Tuesday, April 14, 2009

Legalize Marijuana, Already

The first person who offered me pot was a 4-year-old boy. You read that right. I was 17. My girlfriend, a Ritalin addict, wanted to visit some world traveling hippies she had met somewhere so we went to the run-down hotel where they were crashing and a cigarette was going around. Their 4-year-old was sitting next to me. He took a drag and then passed it to me. I had no idea. I pretended to take a drag and passed it to the next person.

Like Clinton, I’m not an inhaler. Having been a severely asthmatic child, breathing is important to me, so anything that fills my mouth, nose or lungs with smoke has no appeal. Throughout college, whenever I found myself in a similar situation, I did the similar fake-out and left before the conversation bogged down into too much mellowosity. I like provocative conversation and plans of action. Pot smokers like sofas, television, and silence punctuated by endless loop observations of the obvious. They are too content to change the world, or even change the channel.

Plus it’s nasty. It smells bad. Bong water is a whole other kind of vile. I’m not a fan of anything that someone puts in their mouth and then hands to me. Too much spit-sharing going on here.

Except for a caffeine rush from Mountain Dew, I am immune to most addictive substances anyway. Nicotine, alcohol, prescription painkillers – nothing does it for me. I have an Eeyore level of discontent that nothing can dislodge, even temporarily. Although the one time I did inhale at a Christmas party when I was making a feeble attempt to fit in, I actually did feel a lifting of my usual innate apprehensions.

I was lifted enough to get into a car with bald tires on a rainy night and not pay attention to my driver’s directional skills, and broke the windshield with my head when we hydroplaned into a guardrail on a Chippenham off ramp. Natasha Richardson died from less of an impact. I don’t know why I’m alive. After an ambulance ride to MCV and a full body x-ray, I proceeded to the next Christmas party, minus my holiday dress and underwear, which were scissored off in the emergency room. Just paper scrubs and party shoes.

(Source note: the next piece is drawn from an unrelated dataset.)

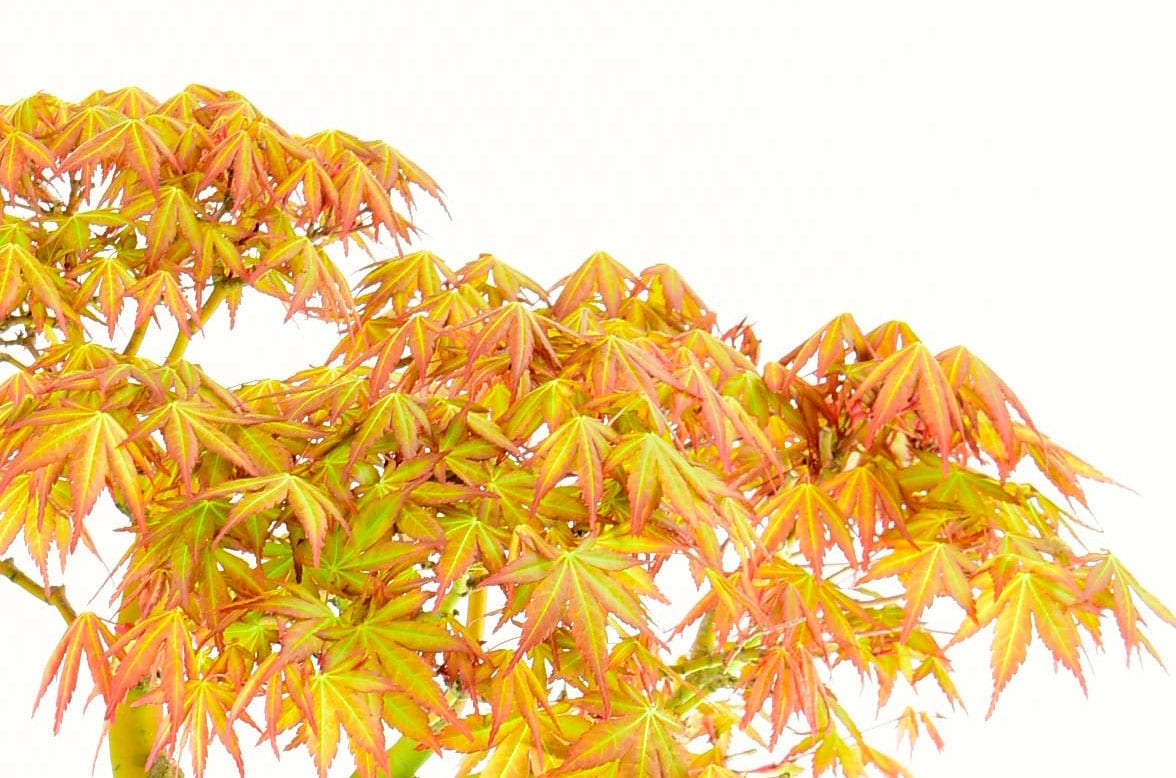 Beautiful seasonal colour of the maple bonsai tree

That was 15 years ago, and I considered it a Message from God: Received. If I need to be in the game, back to Mountain Dew. Out of the game, extra strength Benadryl and an hour of C-Span works fine. ZZZzzzz. I will deal with life by continuing to be aggravated.

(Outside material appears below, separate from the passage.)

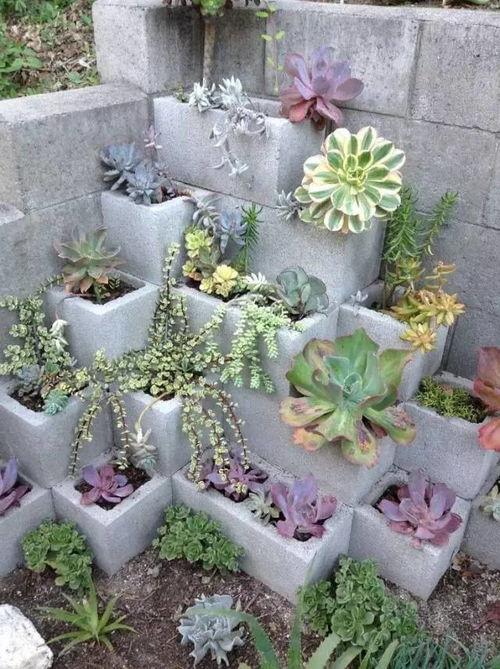 空心砖如何养花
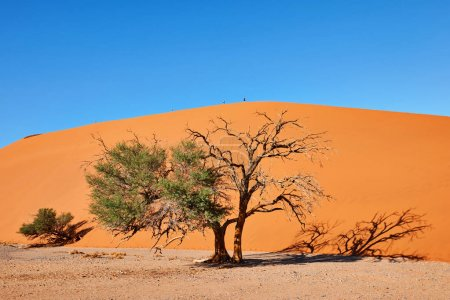 Beautiful landscape in the Namib desert with some ...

All that said, I support the legalization of marijuana. (If my driver had been drinking, I think we would have hit that guardrail a lot harder – and in a muscle car.) This really needs to happen, and soon. I have been in rooms full of beer drinkers and rooms full of pot smokers, and I’ll take the smokers any day. It’s quieter, less stupid, less marred by incidents of indiscriminate urinating. There’s definitely less fighting. And less vomiting. Pot is the drug of less. Less worries, less violence, less ambition, less money.

For those who are easily disappointed, angered, or frustrated by life, less can be more. I don't understand why alcohol is not only legal, but sold by the state.

I don’t believe pot is a gateway drug. And if it does have medicinal qualities, if it does ease nausea caused by chemotherapy or dulls the pain of arthritis, how is that a bad thing? Seems like a plant put on earth by God is being used as God intended, instead of pharmaceuticals cooked up on lab hot plates.

The columnist Joe Klein recently proposed in Time magazine, tongue-in-cheek, that marijuana should be legalized for seniors who give up their driver’s licenses. But there’s a good point here. Keep the Boomers sedated as they segue into substandard, under financed, understaffed assisted living and nursing facilities. If marijuana is legally sold only to those 62 and over, then everyone will want granny to live with them.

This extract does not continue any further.